How Botox For Back Pain Works
In the medical world, Botox hasn’t been around all that long, first being approved by the FDA in 1989 to treat severe muscle contractions. The treatment works by blocking the neurotransmitters that tell a muscle to contract. Without this neurotransmission, there is no contraction, and in turn, no pain from spinal muscle tension.
Botox shouldn’t be the first solution for your cervical spine pain, but if physical therapy and other conservative techniques fail, it may help provide relief without the need for surgery. Because it can help to relax muscle groups in the spine, Botox has also been used to treat tension headaches and migraines caused by muscle tension in the region. For the right patient, it can be a miracle treatment where other options have failed.
Not A Perfect Treatment
As we mentioned above, Botox can be a great fit some someone whose spinal muscles have been damaged due to trauma and whose muscle tension is the root source of pain. However, even for these patients, Botox isn’t perfect.
For starters, like other types of pain injections, it’s not a permanent solution. Most patients who receive Botox injections for spinal pain need to have regular injections every 3-6 months. Depending on your situation, it also typically takes multiple injections in the other back and neck for each round of treatment, and while they may not be overly painful, they can cause some discomfort while they are being administered.
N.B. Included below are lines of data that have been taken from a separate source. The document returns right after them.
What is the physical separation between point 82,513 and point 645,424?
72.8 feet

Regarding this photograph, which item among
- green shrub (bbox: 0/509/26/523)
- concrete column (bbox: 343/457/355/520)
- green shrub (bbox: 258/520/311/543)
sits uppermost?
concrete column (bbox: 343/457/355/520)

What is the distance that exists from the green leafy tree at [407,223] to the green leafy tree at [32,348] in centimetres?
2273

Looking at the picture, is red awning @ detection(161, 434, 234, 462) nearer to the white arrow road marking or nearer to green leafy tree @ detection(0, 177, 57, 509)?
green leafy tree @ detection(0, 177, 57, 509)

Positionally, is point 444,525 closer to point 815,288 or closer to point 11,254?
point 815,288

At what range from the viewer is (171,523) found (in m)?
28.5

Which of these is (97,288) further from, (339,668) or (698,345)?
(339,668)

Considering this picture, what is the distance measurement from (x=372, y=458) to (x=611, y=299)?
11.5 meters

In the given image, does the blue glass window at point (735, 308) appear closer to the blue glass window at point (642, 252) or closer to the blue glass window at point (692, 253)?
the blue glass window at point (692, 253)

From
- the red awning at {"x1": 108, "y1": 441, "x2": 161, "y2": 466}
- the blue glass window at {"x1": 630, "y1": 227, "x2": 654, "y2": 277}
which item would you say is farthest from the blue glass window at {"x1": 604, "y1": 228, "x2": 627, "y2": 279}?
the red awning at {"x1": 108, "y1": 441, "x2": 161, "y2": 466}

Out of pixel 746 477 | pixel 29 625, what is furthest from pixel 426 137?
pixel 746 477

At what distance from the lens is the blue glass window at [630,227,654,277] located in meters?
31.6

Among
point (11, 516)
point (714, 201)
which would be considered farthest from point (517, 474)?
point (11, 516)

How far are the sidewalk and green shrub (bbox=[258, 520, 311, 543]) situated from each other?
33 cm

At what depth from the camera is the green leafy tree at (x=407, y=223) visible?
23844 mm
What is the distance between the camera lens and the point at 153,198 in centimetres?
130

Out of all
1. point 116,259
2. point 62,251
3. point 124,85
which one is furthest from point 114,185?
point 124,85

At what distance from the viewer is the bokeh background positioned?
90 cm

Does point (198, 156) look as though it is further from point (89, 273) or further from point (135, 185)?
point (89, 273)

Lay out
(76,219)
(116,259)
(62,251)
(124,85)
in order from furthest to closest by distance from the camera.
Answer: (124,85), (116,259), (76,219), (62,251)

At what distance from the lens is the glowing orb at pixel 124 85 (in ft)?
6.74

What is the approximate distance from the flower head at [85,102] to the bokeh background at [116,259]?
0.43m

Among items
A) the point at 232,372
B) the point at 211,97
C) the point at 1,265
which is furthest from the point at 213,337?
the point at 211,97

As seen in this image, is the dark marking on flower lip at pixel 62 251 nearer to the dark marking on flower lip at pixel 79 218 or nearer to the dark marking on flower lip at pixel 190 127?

Also, some people have run into billing issues when it comes to getting insurance to cover their Botox injection because it isn’t a typical treatment option. There’s limited research on the injection and it doesn’t always have FDA approval depending on its intended purpose, so oftentimes insurance will refuse to cover the injections, which can cost a couple hundred dollars. That being said, if it is billed correctly by the facility and you check with your insurance company, they may cover a good portion of the bill, so it’s worth investigation.
On the flip side, most patients don’t experience any negative side effects after an injection. Only a small minority report feelings of fatigue or tiredness and most experience a decrease in spinal pain almost immediately. This reduction in pain will fade over time, but another round of injections can help keep muscle tension at bay. For the right patient whose crippling muscle tension is getting in the way of everyday life, Botox can be a gamechanger. Talk to your spine specialist if you think you could benefit from learning more about Botox injections for spine pain.